ENVIRONMENT campaigners have claimed Dorset’s draft Local Plan proposals for 39,000 new homes in the county over the next 17 years should be halved.

The Dorset Climate Action Network says the current Dorset target is flawed and could not be achieved without damage to Areas of Outstanding Natural Beauty and greenfield sites and would impede the council’s own climate strategy to cut greenhouse gas emissions. They also say it would be against Government planning policy to protect the best green spaces.

Professor Michael Dower and the Dorset Climate Action Network claim in a letter to Dorset Council that the planning portfolio holder Cllr David Walsh is wrong when he suggests Government housing targets have to be followed and that the county needs to also allow for 9,000 extra homes which Bournemouth and Poole is unable to accommodate.
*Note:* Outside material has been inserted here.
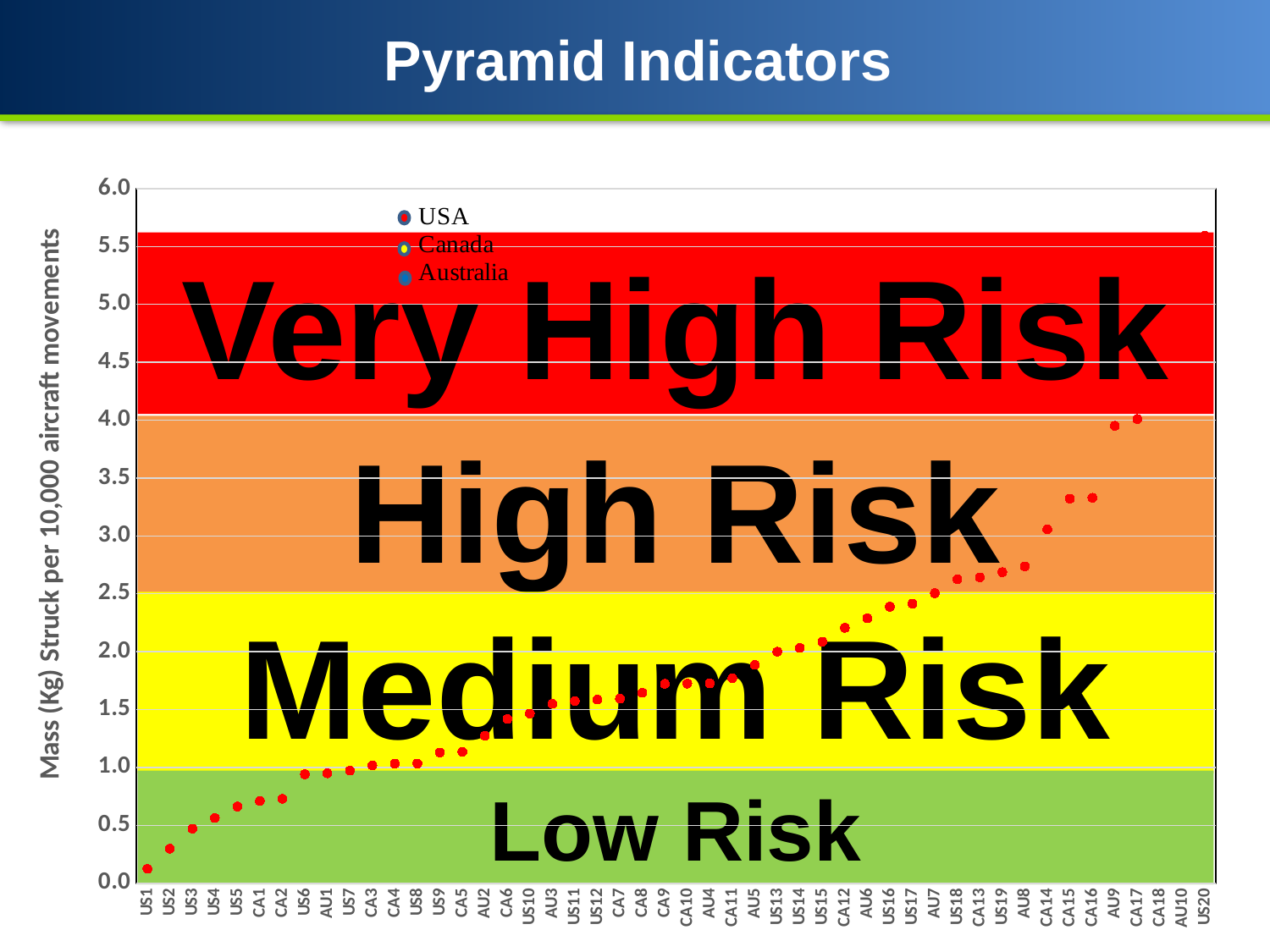
Which category has the lowest value? US1 Which has the larger value, US20 or US1? US20 Do the values rise or fall from left to right along the x axis? rise Which category has the highest value? US20 Which series are listed in the legend? USA, Canada, Australia Is the value for US1 greater or less than 0.5? less What is the y-axis title of the chart? Mass (Kg) Struck per 10,000 aircraft movements Is the value for US20 greater or less than 5.0? greater Is the value for AU9 greater or less than 3.5? greater What kind of chart is shown on the slide? scatter chart How many series does the legend list? 3 How many categories are shown along the x axis? 48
“The only way that sites for more than about 20,000 houses can be found is by making large encroachment on the AONB, breaching the Green Belt and using large areas of greenfield land, all of which are against government policy.

“The Sustainability Assessment in the Local Plan shows that almost all new sites proposed for housing or workspace would, if developed, cause grave damage to landscape and to biodiversity and would gravely impede the council’s own Climate Strategy to cut greenhouse gas emissions,” said the preamble in a question to the Dorset Council Cabinet.

The statement argues that Dorset need not follow the Government standard methodology in assessing housing numbers and can use a different method if ‘exceptional circumstances’ apply. This could include the large proportion of Dorset which is listed as Area of Outstanding Natural Beauty together with sites such as rare heathland the Jurassic Coast.

They campaigners say that there is no obligation to meet need for housing from neighbouring authorities and points out that no request to take extra housing has been made by the Bournemouth, Christchurch and Poole council.

“In view of these points, will the Council think again, cut its new homes target from 39,000 to 20,000, and save the county from the impact of a serious and un-necessary over-estimate of housing need?” said the question.

But Cllr Walsh rejects the arguments and says Dorset Council cannot only plan for local need and does not believe there are exceptional circumstances to justify avoiding the Government standard calculation.

“Whether that need (including any unmet need from neighbouring areas) can be met within the environmental constraints of the plan area is a different matter, which will be considered carefully,” he said in a response to the question.

He says that although the BCP council has not yet quantified how many homes it may need Dorset to help with it has said that its area has “a significant and challenging housing requirement” which the area will be unable to meet.